NEW YORK - Many banks and securities firms are clearing out their offices in Manhattan. The amount of available space may reach 15.6 percent by the end of the year, the most since 1996, says Los Angeles-based CB Richard Ellis, a commercial property broker

New York’s biggest banks and securities firms may relinquish 8 million square feet of office space this year, deepening the worst commercial property slump in more than a decade as they abandon a record amount of property.

JPMorgan Chase, Citigroup, bankrupt Lehman Brothers Holdings and industry rivals have vacated 4.6 million feet, a figure that may climb by another 4 million as businesses leave or sublet space they no longer need, according CB Richard Ellis Group, the largest commercial property broker.

Banks, brokers and insurers have fired more than 177,000 employees in the Americas as the recession and credit crisis battered balance sheets. Financial services firms occupy about a quarter of Manhattan’s 362 million square feet of office space and account for almost 40 percent now available for sublease, CB Richard Ellis data show.

"Entire segments of the industry are gone," said Marisa Di Natale, a senior economist at Moody’s Economy.com. "We’re talking about the end of 2012 before things actually start to turn up again for the New York office market."

The amount of available space may reach 15.6 percent by the end of the year, the most since 1996, according to Los Angeles-based CB Richard Ellis. Vacancies are already the highest since 2004 and rents are down 5 percent, the biggest drop in at least two decades.

In 2003, the city had 14.8 million square feet available for sublease. If financial firms give up as much as CB Richard Ellis expects, that record will be broken.

Merrill as wild card

CB Richard Ellis’s figures don’t include any space Bank of America may relinquish at the World Financial Center in lower Manhattan, where Merrill Lynch, the securities firm it acquired last month, occupies 2.8 million square feet. Brookfield Properties, the second-biggest owner of U.S. office buildings by square footage, owns the Financial Center.
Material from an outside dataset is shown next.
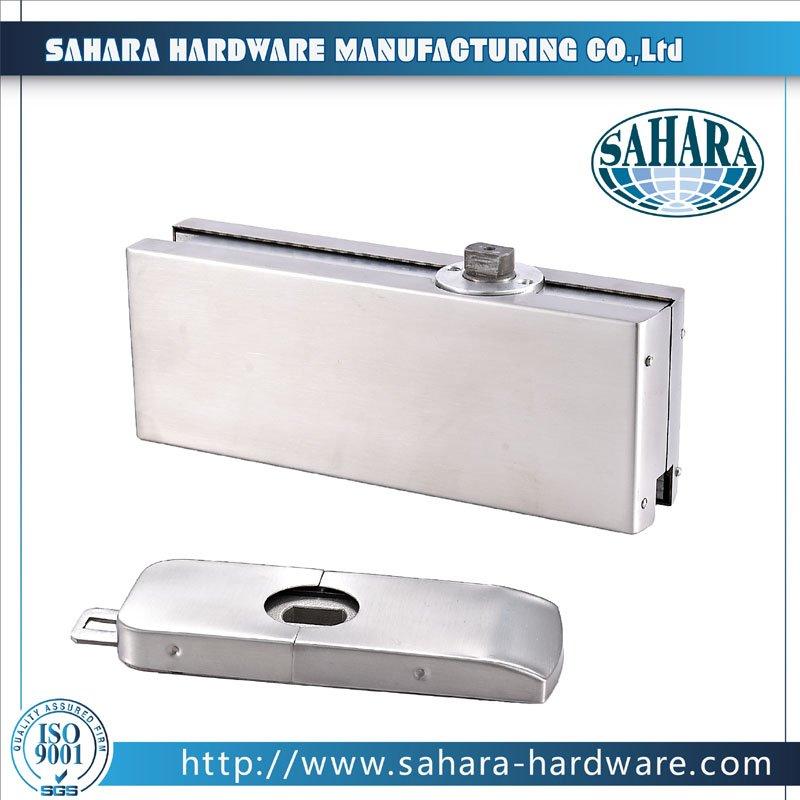 SAHARA Glass HARDWARE Array image39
Merrill "is a wild card right now," said Robert Stella, principal at Boston-based real estate brokerage CresaPartners.

Commercial real estate prices dropped almost 15 percent last year, more than U.S. house prices, Moody’s Investors Service said in a Feb. 19 report. The decline returned values to 2005 levels, according to the Moody’s/REAL Commercial Property Price Indexes. The Bloomberg Office REIT Index fell 25 percent since the start of January, with SL Green Realty, the biggest owner of Manhattan skyscrapers, slumping 50 percent. Vornado Realty Trust, whose buildings include One and Two Penn Plaza in Midtown, has fallen 36 percent. SL Green of New York gets 41 percent of its revenue from financial firms, including 13 percent from Citigroup, according to its Web site.

Bank of America plans to give up 530,000 square feet at 9 West 57th St. as it completes a move to 1 Bryant Park. New York-based Goldman Sachs Group is leaving 1.3 million square feet of offices at 1 New York Plaza and 77 Water St. as it prepares to move to new headquarters near the World Trade Center site.

JPMorgan put 320,000 square feet of Park Avenue offices on the market after scooping up rival Bear Stearns last year along with the company’s 45-story headquarters tower at 383 Madison Ave.

Citigroup has put 11 floors, or 326,000 square feet, on the market at the 59-story Citigroup Center at Lexington Avenue and 53rd Street, bank spokesman Jon Diat said in an e-mail. The tower is owned by Mortimer Zuckerman’s Boston Properties.

"We’ve been having conversations for two and a half years with Citigroup, and it’s been very clear to us that for the right economic transaction, they would move out of virtually any space in midtown Manhattan that they have," Boston Properties President Douglas Linde said on a conference call last month.